Friday 3 July 2015 8:42 am

Bank of England to trim protection for deposits as pound stays strong

Savers will lose out when regulators trim the amount of customers' deposits guaranteed by the UK government, thanks to the pound's appreciation against the euro.

The Bank of England's Prudential Regulation Authority (PRA) has said the amount covered by the guarantee schemes will fall by £10,000 to £75,000 from 31 December.

A rosier economic picture, as well as the ongoing Greek debt crisis, has increased the value of the pound against the euro.

"The PRA is required by the European Deposit Guarantee Schemes Directive to recalculate the Financial Services Compensation Scheme (FSCS) deposit protection limit every five years and set it at a sterling amount equivalent to £100,000," it said.

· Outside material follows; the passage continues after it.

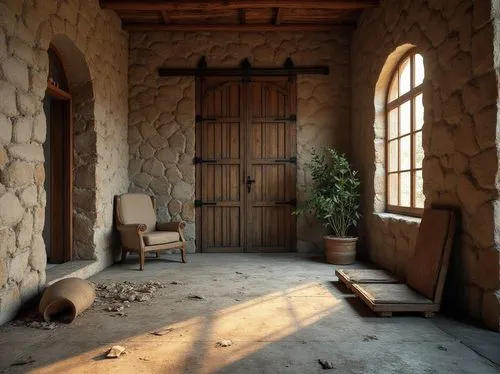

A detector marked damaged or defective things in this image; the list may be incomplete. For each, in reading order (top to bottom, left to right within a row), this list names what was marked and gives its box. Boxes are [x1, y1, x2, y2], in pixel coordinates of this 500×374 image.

broken clay pot [38, 276, 95, 322]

The European scheme was first introduced when the Eurozone was in the grips of the global financial crisis. It was designed to stop savers moving money across different jurisdictions as a means of increasing protection.

The £85,000 threshold had been in place since 2010, and must be reviewed every five years to keep it in line with these rules.

This is the first time the level of protection offered to savers has been changed since the global financial crisis – when it was hiked to allay fears people would lose money if their bank collapsed.

Commentators criticised the move saying that it unfairly punishes savers, and that the European Scheme which underpins it is out of date.

"This is absolutely bonkers. Savers are already suffering rock bottom interest rates, and now to add insult to injury the safety of that cash is being undermined," Danny Cox, chartered financial planner at Hargreaves Lansdown, said.

"It is absurd that the 16 per cent depreciation of the euro largely brought about by the crisis in the Eurozone in general, and the Greek crisis in particular, should be forcing a reduction in the level of protection available to UK depositors," Andrew Tyrie MP, chairman of the Treasury Committee, said

"It makes no sense to fix deposit guarantees, which need to be stable to win public confidence and which should be providing certainty and predictability for ordinary savers, to a volatile variable like the exchange rate."

"In this respect, the EU Deposit Guarantee Schemes Directive is defective."